• Clin J Am Soc Nephrol · May 2014

    Randomized Controlled Trial

    Effect of pravastatin on total kidney volume, left ventricular mass index, and microalbuminuria in pediatric autosomal dominant polycystic kidney disease.

    • Melissa A Cadnapaphornchai, Diana M George, Kim McFann, Wei Wang, Berenice Gitomer, John D Strain, and Robert W Schrier.
    • Departments of Pediatrics and, †Medicine, University of Colorado Anschutz Medical Campus, Aurora, Colorado, ‡Department of Radiology, Children's Hospital Colorado, Aurora, Colorado.
    • Clin J Am Soc Nephrol. 2014 May 1; 9 (5): 889-96.

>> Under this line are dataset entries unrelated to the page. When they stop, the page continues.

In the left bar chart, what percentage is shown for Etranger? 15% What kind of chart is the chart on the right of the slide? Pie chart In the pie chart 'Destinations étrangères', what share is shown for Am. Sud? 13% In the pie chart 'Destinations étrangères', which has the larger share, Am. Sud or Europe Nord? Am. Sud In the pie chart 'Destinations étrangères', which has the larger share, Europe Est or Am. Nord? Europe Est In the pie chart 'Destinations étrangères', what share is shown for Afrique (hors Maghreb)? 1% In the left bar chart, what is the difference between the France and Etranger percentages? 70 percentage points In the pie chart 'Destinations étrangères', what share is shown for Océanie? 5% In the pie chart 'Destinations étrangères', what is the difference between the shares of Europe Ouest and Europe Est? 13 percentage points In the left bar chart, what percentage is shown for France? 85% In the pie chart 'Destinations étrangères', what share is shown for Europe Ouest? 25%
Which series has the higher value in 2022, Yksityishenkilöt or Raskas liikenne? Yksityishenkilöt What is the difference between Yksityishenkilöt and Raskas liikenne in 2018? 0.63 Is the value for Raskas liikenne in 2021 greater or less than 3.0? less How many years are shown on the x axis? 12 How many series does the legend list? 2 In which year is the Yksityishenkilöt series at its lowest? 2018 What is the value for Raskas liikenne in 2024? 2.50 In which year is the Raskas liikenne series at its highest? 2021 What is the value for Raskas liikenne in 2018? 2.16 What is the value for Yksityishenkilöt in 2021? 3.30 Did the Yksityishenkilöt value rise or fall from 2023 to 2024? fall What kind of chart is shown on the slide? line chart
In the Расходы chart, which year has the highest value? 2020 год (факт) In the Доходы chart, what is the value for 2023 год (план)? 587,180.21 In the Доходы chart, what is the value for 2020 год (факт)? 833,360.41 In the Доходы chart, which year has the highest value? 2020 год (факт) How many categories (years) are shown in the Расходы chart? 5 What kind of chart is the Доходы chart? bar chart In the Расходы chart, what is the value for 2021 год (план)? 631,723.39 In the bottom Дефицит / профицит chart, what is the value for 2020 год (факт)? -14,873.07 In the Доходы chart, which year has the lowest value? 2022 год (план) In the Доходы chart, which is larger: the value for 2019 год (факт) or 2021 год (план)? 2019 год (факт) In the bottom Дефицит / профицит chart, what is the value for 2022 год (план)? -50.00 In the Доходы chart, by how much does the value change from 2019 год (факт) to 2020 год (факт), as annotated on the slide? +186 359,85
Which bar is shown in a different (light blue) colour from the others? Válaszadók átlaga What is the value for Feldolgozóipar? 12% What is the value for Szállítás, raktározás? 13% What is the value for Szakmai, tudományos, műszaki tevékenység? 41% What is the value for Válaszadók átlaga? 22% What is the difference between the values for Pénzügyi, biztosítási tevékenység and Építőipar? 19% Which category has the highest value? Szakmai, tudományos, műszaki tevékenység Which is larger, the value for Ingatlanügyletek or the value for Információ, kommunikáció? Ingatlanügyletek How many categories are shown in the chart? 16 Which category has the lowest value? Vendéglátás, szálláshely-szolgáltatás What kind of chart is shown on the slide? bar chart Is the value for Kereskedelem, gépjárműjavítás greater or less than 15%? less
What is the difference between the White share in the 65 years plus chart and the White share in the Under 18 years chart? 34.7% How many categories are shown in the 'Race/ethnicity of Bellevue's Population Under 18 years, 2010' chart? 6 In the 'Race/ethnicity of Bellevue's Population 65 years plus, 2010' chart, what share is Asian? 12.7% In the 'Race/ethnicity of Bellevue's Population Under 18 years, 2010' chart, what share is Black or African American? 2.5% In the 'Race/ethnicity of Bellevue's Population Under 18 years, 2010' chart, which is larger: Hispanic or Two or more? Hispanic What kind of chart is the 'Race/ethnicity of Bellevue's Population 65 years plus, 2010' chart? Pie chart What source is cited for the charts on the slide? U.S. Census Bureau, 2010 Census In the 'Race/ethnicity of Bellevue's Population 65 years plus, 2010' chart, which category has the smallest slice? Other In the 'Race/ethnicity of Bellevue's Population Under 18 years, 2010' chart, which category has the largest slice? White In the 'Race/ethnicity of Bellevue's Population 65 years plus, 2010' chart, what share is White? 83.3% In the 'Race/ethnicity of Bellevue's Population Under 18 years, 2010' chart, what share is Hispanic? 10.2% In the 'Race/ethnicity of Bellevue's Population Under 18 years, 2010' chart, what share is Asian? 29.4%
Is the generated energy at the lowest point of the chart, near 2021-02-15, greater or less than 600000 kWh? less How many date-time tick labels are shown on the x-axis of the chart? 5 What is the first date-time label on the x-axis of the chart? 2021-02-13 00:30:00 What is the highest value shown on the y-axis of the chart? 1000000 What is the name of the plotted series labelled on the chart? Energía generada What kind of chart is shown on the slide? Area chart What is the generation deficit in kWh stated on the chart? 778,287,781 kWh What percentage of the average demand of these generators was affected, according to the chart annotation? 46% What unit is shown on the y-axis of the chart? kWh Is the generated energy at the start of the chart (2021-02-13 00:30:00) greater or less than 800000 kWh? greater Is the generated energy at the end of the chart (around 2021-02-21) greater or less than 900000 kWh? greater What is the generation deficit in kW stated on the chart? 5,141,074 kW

    Background And ObjectivesIn autosomal dominant polycystic kidney disease (ADPKD), progressive kidney cyst formation commonly leads to ESRD. Because important manifestations of ADPKD may be evident in childhood, early intervention may have the largest effect on long-term outcome. Statins are known to slow progressive nephropathy in animal models of ADPKD. This randomized double-blind placebo-controlled phase III clinical trial was conducted from 2007 to 2012 to assess the effect of pravastatin on height-corrected total kidney volume (HtTKV) and left ventricular mass index (LVMI) by magnetic resonance imaging (MRI) and urine microalbumin excretion (UAE) in children and young adults with ADPKD.Designs, Setting, Participants, & MeasurementsThere were 110 pediatric participants with ADPKD and normal kidney function receiving lisinopril who were randomized to treatment with pravastatin or placebo for a 3-year period with evaluation at 0, 18, and 36 months. The primary outcome variable was a ≥ 20% change in HtTKV, LVMI, or UAE over the study period.ResultsNinety-one participants completed the 3-year study (83%). Fewer participants receiving pravastatin achieved the primary endpoint compared with participants receiving placebo (69% versus 88%; P=0.03). This was due primarily to a lower proportion reaching the increase in HtTKV (46% versus 68%; P=0.03), with similar findings observed between study groups for LVMI (25% versus 38%; P=0.18) and UAE (47% versus 39%; P=0.50). The percent change in HtTKV adjusted for age, sex, and hypertension status over the 3-year period was significantly decreased with pravastatin (23% ± 3% versus 31% ± 3%; P=0.02).ConclusionsPravastatin is an effective agent to slow progression of structural kidney disease in children and young adults with ADPKD. These findings support a role for early intervention with pravastatin in this condition.